The novel interweaves several stories to trace the journey of its main characters. At first glance, it’s the story of Himmat Singh Gaina, the village boy with sky-high ambition and perseverance, who ends up becoming the first Jat chief minister of Rajasthan. It’s also the story of Tapti Gaina, the poor girl with aspiration, intelligence and an independent mind, who ends up pushing boundaries all her life, but can’t save herself from eventual victimhood. But most of all, it’s the story of Mangal Singh Gaina, the sibling who is weak and unsettled, looking up to his brother all his life, hating the dependence on his wife and waiting for the turn that never comes, hurtling towards the final revenge. “To live with his wife, to eat her salt, was to descend into nothingness”—surely anything is preferable?
Brothers starts at the end of the story—or is it? The inevitable has happened. Himmat, the chief minister, is dead. Tapti, the brother’s wife, is besides herself with grief, but is now a pariah. The CM saab’s wife is raging: “Couldn’t walk one step without consulting your father, not one step. And so much he did for him, cement dealership, arranged his marriage, factory, petrol pump. ‘I kept saying, don’t do so much, you are only teaching him to expect more and more’. But with such a loving heart, with his great sense of duty, your father would not listen. Always they were full of poison, jealousy, hatred.”
If, dear reader, you love suspense like I do, you might not want to read on, but the story actually begins after this climax. It begins in a village with two brothers, the original sons of the soil, the younger always ready to lay down his life for the elder. And so he does, gifting him his elder son. The boy grows well, hating the stagnation of the village and dreaming of a new life. He also sparks that dream in the much younger brother he leaves behind, the shadow, who is unaware that he is destined to remain so. This is the part where Kapur is the most effective.
Himmat, the good-looking, persistent and single-minded elder brother, who seemingly gets everything he wants—including the woman he thought he couldn’t have—is the quintessential Indian politician.
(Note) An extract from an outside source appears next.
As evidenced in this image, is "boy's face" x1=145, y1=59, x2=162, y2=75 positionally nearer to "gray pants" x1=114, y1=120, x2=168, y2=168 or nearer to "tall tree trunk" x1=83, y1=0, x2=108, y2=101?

Mangal is the sad relic, the villager who has little education and even less understanding of how to get things done. Life is simple and structured for him, money and power are the ruling symbols, and politics is the means to that end. He is the face of India’s political hangers-on, the swelling crowd at rallies, the fringes loitering around famous homes or party offices, waiting for manna from heaven, often lost, used or manipulated. They are the remnants of a corrupt system and your heart breaks at Mangal’s confusion, his social conditioning and conservatism, his inevitable descent into doom. In between lies Tapti, the woman who defies the system and rises to be a bureaucrat, only to fall victim to the same system. Like so many Indian women stuck in an unhappy marriage, she thinks having an affair is the ultimate rebellion, and pays the price.
Kapur is sure-footed in the unfamiliar territory of village stagnation and caste politics—the book apparently went through several drafts and was completely restructured—but ultimately disappoints. While I loved the anti-climactic beginning, I found the author’s grip on the plot slackening after some time. Most interestingly, while the book claims to be the love story of Tapti, what comes across is the abiding familial love—bonds as strong as the betrayal they evoke.
Indeed, the story does sometimes make its own journey, as in the case of Mangal, the most clearly-etched character in the book who stays with you. The build-up to the end, however, is almost like a building without the top floor. I also have a quibble about the language, a general complaint about some Indian English writers—why does it have to sound like Hindi? Why use expressions like “what is there” or “first do a BA”? Who is this intended for? Is it for the urban elite who thinks in British or American English? I missed a stylish, evocative language that would have narrated this tale so much better.